**TO DO:** What you return must match the records word for word, except that images are dropped.

**SUPPLIED DATA:**

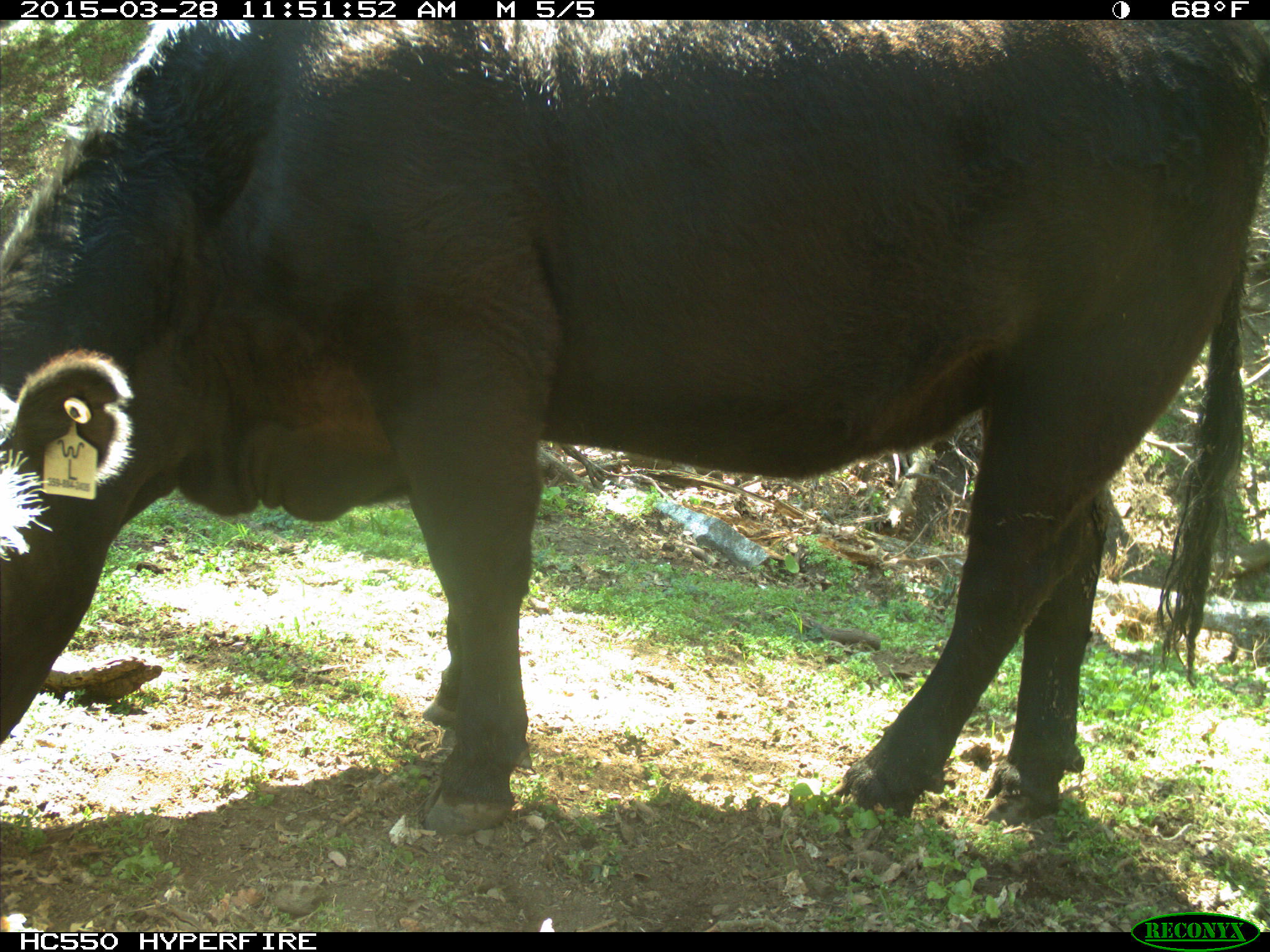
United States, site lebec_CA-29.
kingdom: Animalia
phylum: Chordata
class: Mammalia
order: Artiodactyla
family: Bovidae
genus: Bos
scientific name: Bos taurus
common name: domestic cow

**SOLUTION FOR THIS PROBLEM:**
United States, site lebec_CA-29.
kingdom: Animalia
phylum: Chordata
class: Mammalia
order: Artiodactyla
family: Bovidae
genus: Bos
scientific name: Bos taurus
common name: domestic cow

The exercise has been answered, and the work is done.